Scientific Reports (May 2022)

AutoML-ID: automated machine learning model for intrusion detection using wireless sensor network

  • Abhilash Singh,
  • J. Amutha,
  • Jaiprakash Nagar,
  • Sandeep Sharma,
  • Cheng-Chi Lee

DOI
https://doi.org/10.1038/s41598-022-13061-z
Journal volume & issue
Vol. 12, no. 1
pp. 1 – 14

Abstract

Read online

Abstract Momentous increase in the popularity of explainable machine learning models coupled with the dramatic increase in the use of synthetic data facilitates us to develop a cost-efficient machine learning model for fast intrusion detection and prevention at frontier areas using Wireless Sensor Networks (WSNs). The performance of any explainable machine learning model is driven by its hyperparameters. Several approaches have been developed and implemented successfully for optimising or tuning these hyperparameters for skillful predictions. However, the major drawback of these techniques, including the manual selection of the optimal hyperparameters, is that they depend highly on the problem and demand application-specific expertise.
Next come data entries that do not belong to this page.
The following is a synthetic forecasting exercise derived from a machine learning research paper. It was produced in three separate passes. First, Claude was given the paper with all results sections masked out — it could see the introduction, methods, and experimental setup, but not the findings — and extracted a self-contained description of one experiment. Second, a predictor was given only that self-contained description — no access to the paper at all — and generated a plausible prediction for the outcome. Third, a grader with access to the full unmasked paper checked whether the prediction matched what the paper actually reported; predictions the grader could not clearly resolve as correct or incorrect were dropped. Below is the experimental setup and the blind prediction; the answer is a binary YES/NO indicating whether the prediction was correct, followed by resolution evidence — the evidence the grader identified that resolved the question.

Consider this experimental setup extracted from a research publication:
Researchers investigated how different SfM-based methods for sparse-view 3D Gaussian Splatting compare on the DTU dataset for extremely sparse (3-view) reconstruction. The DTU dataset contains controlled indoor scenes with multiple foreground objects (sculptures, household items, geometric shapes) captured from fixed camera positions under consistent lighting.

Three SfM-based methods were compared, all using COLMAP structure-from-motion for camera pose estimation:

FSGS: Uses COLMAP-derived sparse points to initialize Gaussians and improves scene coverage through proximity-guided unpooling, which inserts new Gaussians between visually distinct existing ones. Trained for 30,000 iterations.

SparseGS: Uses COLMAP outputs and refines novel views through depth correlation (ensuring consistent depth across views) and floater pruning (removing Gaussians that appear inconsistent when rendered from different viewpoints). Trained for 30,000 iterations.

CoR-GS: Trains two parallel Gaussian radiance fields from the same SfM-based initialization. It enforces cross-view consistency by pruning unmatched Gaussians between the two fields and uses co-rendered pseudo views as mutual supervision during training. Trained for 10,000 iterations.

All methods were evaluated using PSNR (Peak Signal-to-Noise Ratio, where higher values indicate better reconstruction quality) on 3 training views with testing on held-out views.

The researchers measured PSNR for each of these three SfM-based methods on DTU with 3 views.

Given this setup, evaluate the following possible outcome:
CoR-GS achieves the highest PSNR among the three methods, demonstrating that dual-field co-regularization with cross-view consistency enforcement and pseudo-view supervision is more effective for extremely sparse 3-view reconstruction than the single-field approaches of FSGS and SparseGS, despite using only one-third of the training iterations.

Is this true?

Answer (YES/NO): YES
In this paper, we introduced Automated Machine Learning (AutoML) model to automatically select the machine learning model (among support vector regression, Gaussian process regression, binary decision tree, bagging ensemble learning, boosting ensemble learning, kernel regression, and linear regression model) and to automate the hyperparameters optimisation for accurate prediction of numbers of k-barriers for fast intrusion detection and prevention using Bayesian optimisation. To do so, we extracted four synthetic predictors, namely, area of the region, sensing range of the sensor, transmission range of the sensor, and the number of sensors using Monte Carlo simulation. We used 80% of the datasets to train the models and the remaining 20% for testing the performance of the trained model. We found that the Gaussian process regression performs prodigiously and outperforms all the other considered explainable machine learning models with correlation coefficient (R = 1), root mean square error (RMSE = 0.007), and bias = − 0.006. Further, we also tested the AutoML performance on a publicly available intrusion dataset, and we observed a similar performance. This study will help the researchers accurately predict the required number of k-barriers for fast intrusion detection and prevention.